:: Problem description ::
Once the line containing "class: Aves" is found, retype it and each line after it through the last entry below, word for word, and nothing else.

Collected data
------------

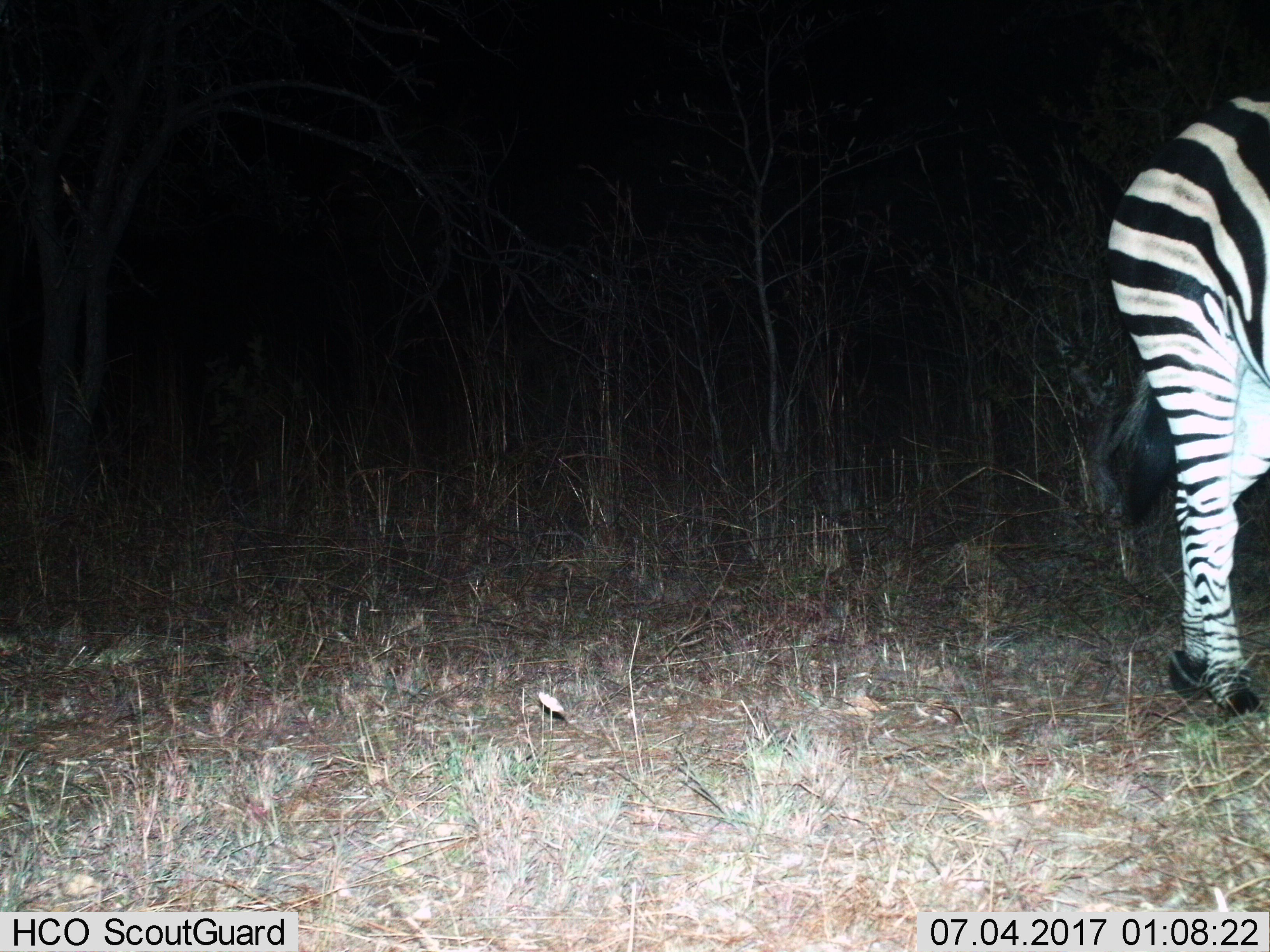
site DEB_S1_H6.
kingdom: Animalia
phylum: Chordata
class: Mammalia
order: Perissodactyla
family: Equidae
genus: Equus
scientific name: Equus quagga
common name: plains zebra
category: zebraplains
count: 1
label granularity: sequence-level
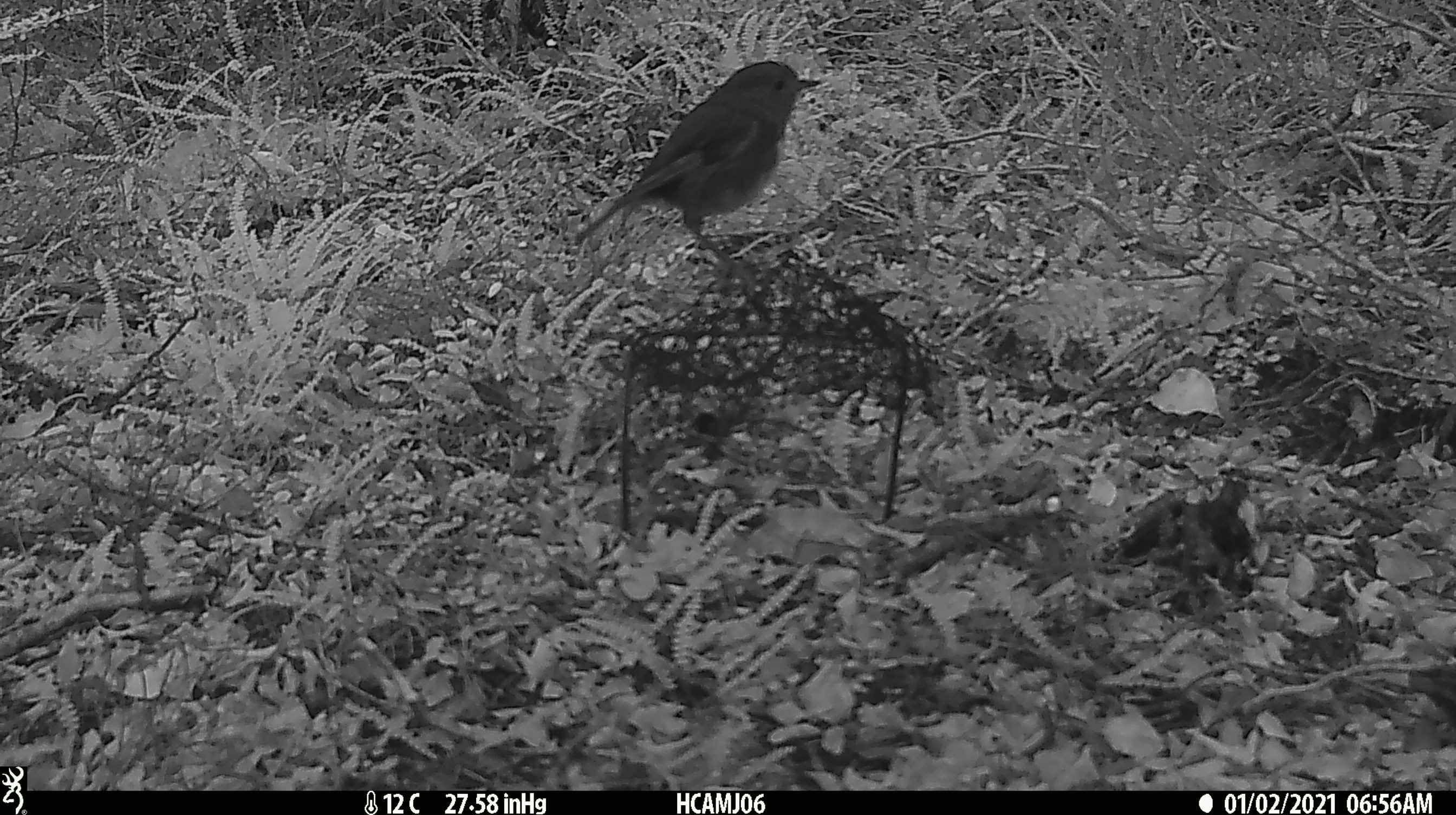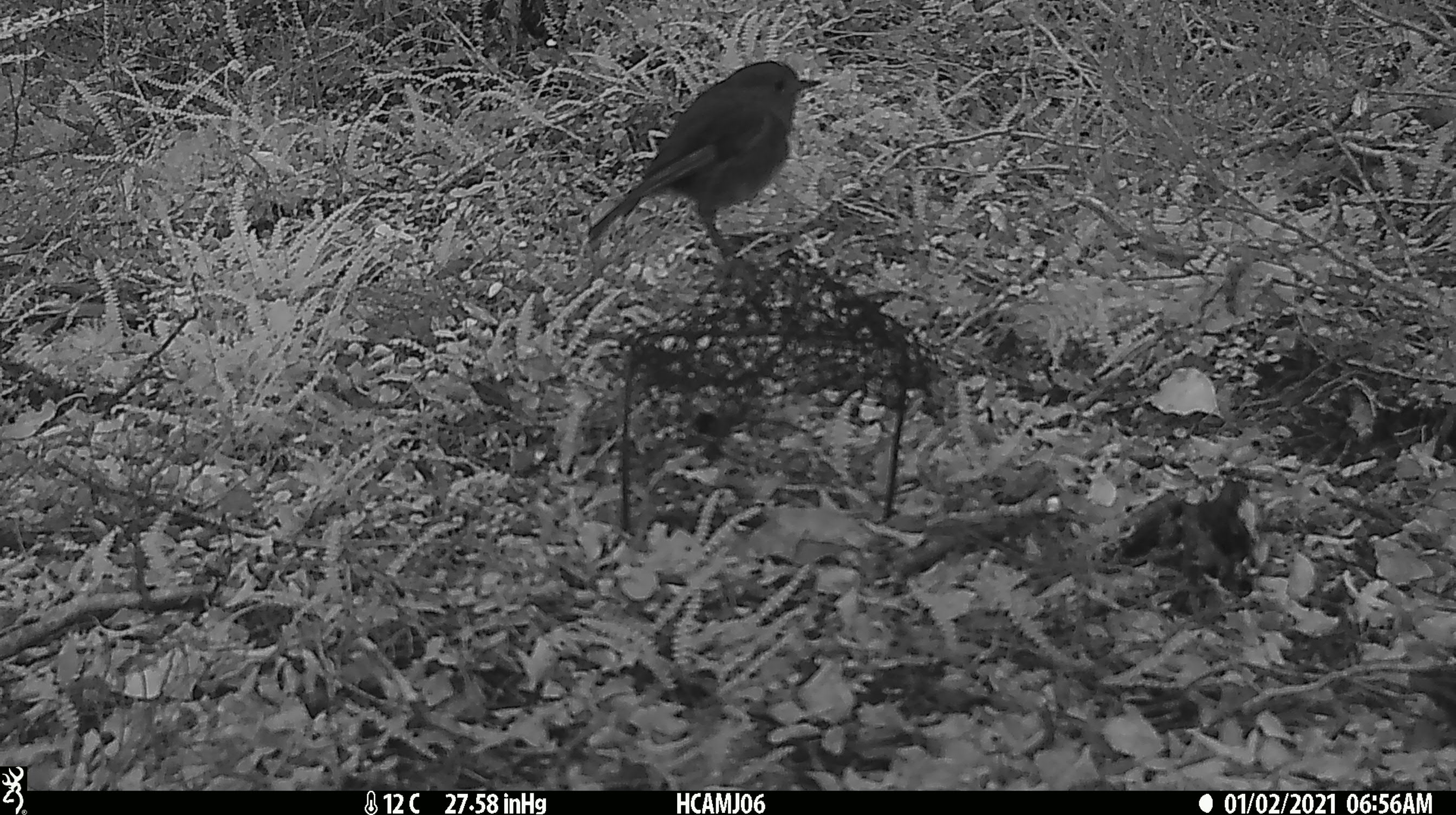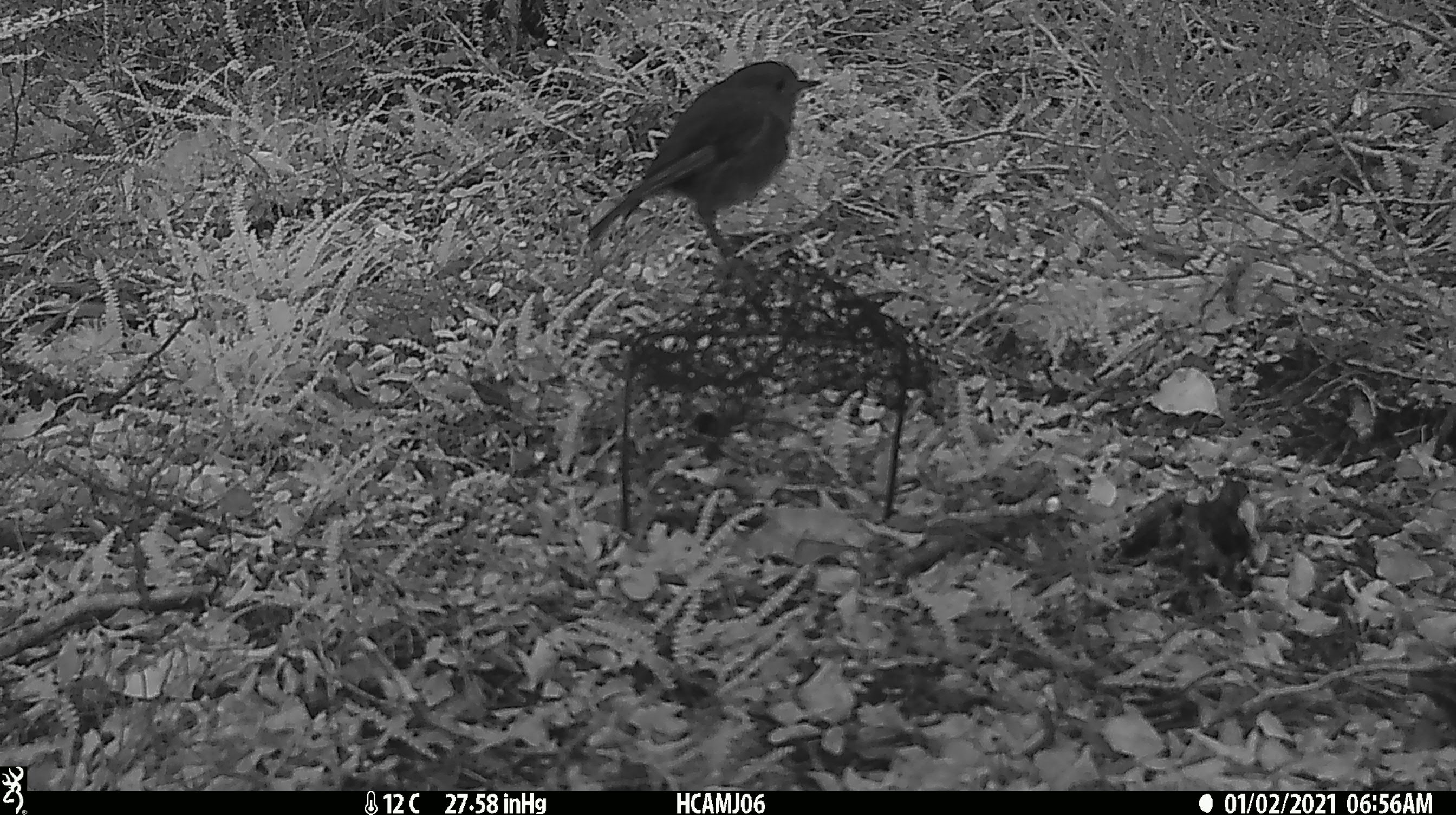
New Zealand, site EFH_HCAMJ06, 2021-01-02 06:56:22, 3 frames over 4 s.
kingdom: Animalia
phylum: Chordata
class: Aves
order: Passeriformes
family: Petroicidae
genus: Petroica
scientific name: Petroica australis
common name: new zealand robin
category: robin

------------

:: Response below ::
class: Aves
order: Passeriformes
family: Petroicidae
genus: Petroica
scientific name: Petroica australis
common name: new zealand robin
category: robin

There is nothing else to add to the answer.